The demographic characteristics of participants and their responses to questions about mild hemoptysis in ambulatory outpatients and life-threatening hemoptysis in critically ill individuals were recorded. Responses were entered on as many as 118 keypads, with a mean±SD of 104 ±9.1 responses per question. Seventy-nine individuals responded to over 80 percent of questions. Data from all respondents are reported. When analysis was limited solely to those who answered more than 80 percent of questions, the relative distributions of answers were similar to those of the entire group.
Characteristics of participants are summarized in Table 1. They were predominantly pulmonologists (66 percent), with a smaller number of intensivists and thoracic surgeons. Although their clinical practices were located in diverse settings, most (72 percent) were based in community hospitals. A wide spectrum of experience was represented, ranging from physicians in fellowship training to those in practice for >20 years.

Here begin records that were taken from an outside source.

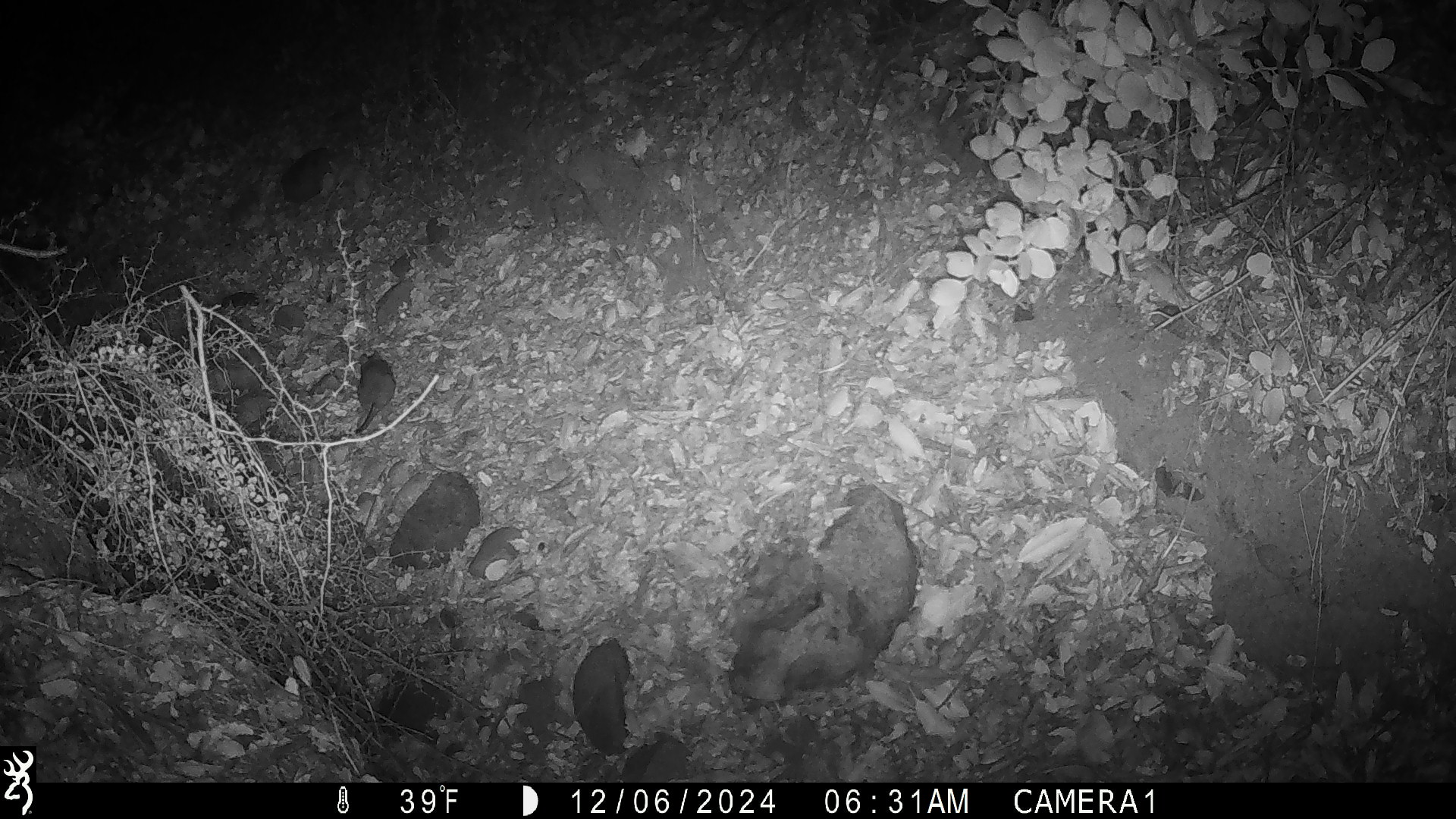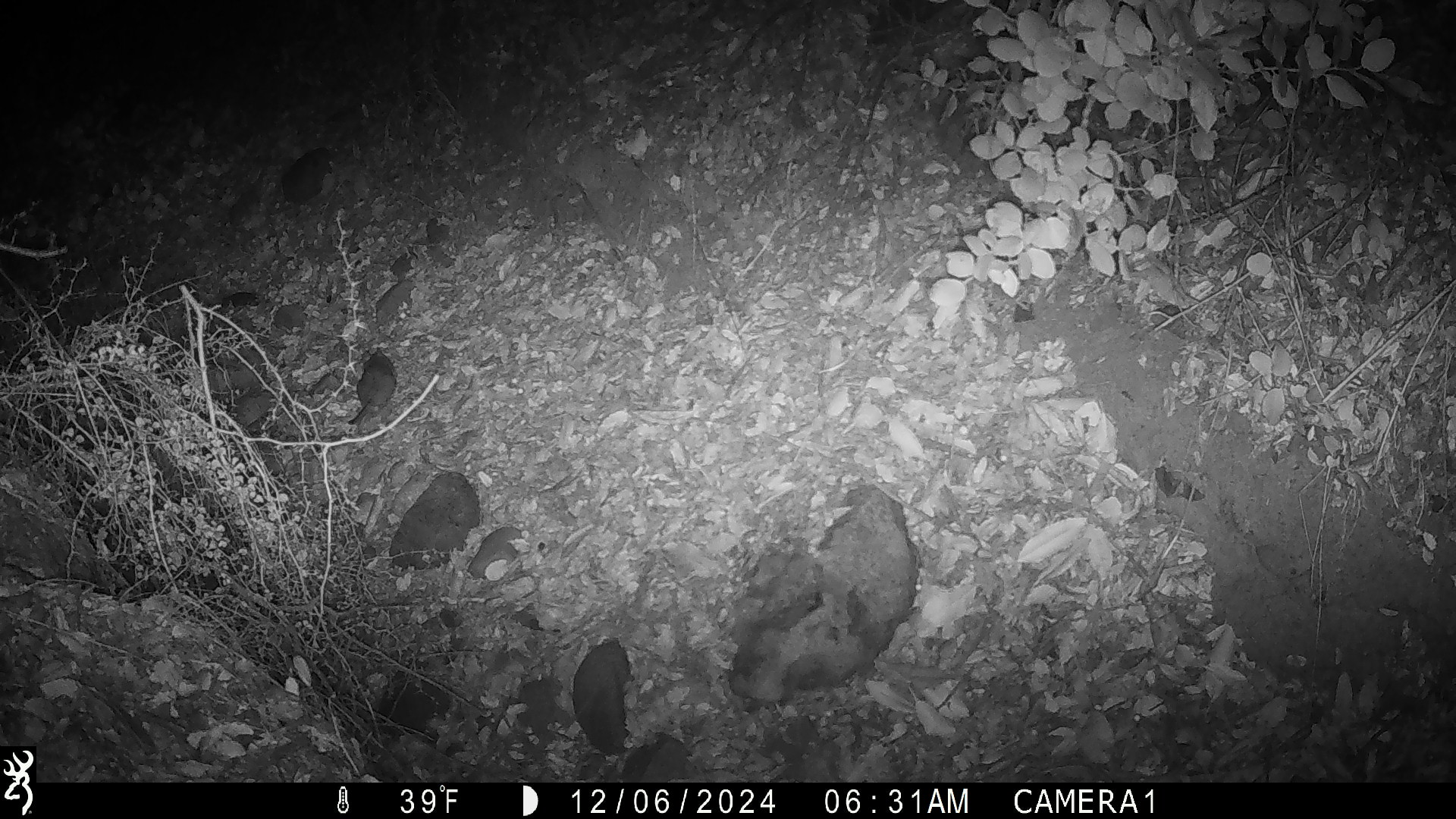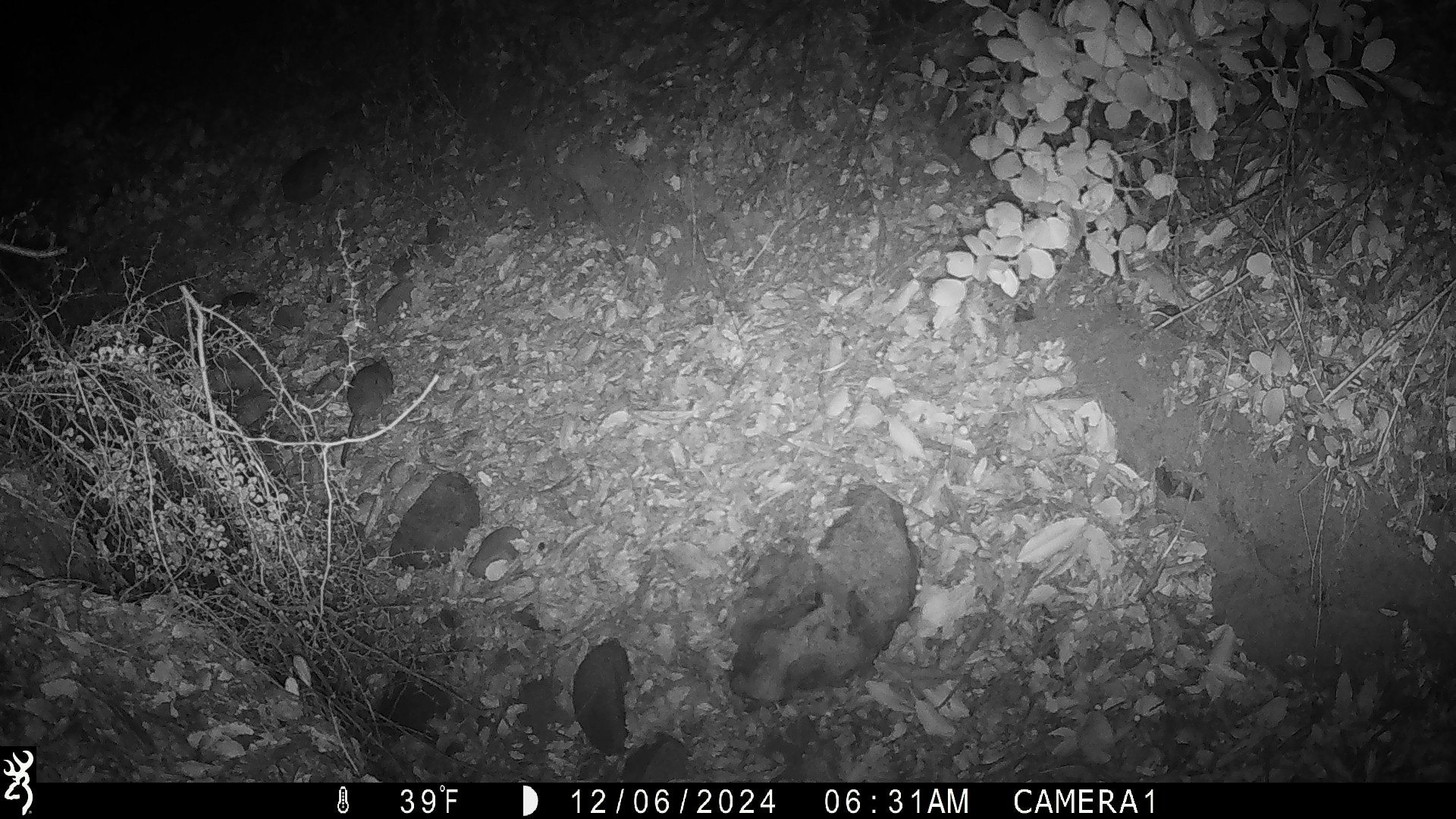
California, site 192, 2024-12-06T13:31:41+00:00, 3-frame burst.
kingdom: Animalia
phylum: Chordata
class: Mammalia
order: Rodentia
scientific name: Rodentia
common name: mouse or rat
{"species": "mouse or rat (Rodentia)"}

Participants commonly assessed patients with hemoptysis: 42 percent of them evaluated more than 20 patients annually with nonmassive bleeding. Massive pulmonary hemorrhage (defined at this session by a bleeding rate exceeding 400 to 600 ml during a 16- to 24-hour period) were encountered much less often, with most evaluating such patients per year.
eriacta 100 mg
Table 1—Characteristics of Physicians
Primary specialty orientation (n* = 96)
Setting of practice (n* = 89)
Academician, university based practice
University-affiliated community hospital
Level of experience (n* = 99)
Years of Practice
Number of patients with hemoptysis seen
annually (n* = 107)
Number of patients with massive hemoptysis seen
annually (n* = 103)
Responses of the following groups were compared: pulmonologists vs other specialists, academicians vs community hospital practitioners, individuals with >10 years of practice vs those having >10 years experience, respondents caring for <=20 patients annually with hemoptysis vs those evaluating >20 per year, and physicians managing patients with massive hemoptysis per year vs those with >5 such patients each year. Unless otherwise indicated, all of these groups had similar patterns of responses to questions about patient management.